This paper discusses the use of differential privacy at the US Census Bureau to protect the published results of the 2020 census. We first discuss the legal framework under which the Census Bureau intends to use differential privacy. The Census Act in the US states that the agency must keep information confidential, avoiding “any publication whereby the data furnished by any particular establishment or individual under this title can be identified.” The fact that Census may release fewer statistics in 2020 than in 2010 is leading scholars to parse the meaning of identification and reevaluate the agency’s responsibility to balance data utility with privacy protection.
We then describe technical aspects of the application of differential privacy in the U.S. Census. This data collection is enormously complex and serves a wide variety of users and uses -- 7.8 billion statistics were released using the 2010 US Census. This complexity strains the application of differential privacy to ensure appropriate geographic relationships, respect legal requirements for certain statistics to be free of noise infusion, and provide information for detailed demographic groups.
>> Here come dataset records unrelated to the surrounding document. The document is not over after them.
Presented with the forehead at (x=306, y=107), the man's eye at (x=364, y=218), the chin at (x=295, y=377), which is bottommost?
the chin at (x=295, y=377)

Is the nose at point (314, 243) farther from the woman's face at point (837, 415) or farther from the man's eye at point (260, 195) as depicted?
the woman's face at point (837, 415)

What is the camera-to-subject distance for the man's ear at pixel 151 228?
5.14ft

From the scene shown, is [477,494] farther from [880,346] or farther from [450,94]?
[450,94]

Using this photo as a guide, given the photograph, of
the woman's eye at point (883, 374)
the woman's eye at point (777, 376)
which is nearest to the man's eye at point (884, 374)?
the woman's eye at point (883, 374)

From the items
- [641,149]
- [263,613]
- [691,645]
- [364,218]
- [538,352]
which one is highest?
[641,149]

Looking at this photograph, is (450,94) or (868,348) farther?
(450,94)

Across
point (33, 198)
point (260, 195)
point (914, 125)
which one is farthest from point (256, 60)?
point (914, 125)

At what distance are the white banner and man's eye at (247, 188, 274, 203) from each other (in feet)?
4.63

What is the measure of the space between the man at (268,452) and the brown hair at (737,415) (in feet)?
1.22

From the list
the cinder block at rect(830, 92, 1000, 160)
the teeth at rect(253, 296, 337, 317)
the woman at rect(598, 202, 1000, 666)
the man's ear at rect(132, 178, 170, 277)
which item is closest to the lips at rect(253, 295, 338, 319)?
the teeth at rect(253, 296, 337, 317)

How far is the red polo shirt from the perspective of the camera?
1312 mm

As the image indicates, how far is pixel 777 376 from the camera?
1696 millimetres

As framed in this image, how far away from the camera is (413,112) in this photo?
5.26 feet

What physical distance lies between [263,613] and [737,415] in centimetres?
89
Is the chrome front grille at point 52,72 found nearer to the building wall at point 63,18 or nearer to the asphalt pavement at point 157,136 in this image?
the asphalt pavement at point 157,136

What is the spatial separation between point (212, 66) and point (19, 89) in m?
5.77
We end by discussing the prospects of applying formal mathematical privacy to other information products at the Census Bureau. At present, techniques exist for applying differential privacy to descriptive statistics, histograms, and counts, but are less developed for more complex data releases including panel data, linked data, and vast person-level datasets. We expect the continued development of formally private methods to occur alongside discussions of what privacy means and the policy issues involved in trading off protection for accuracy.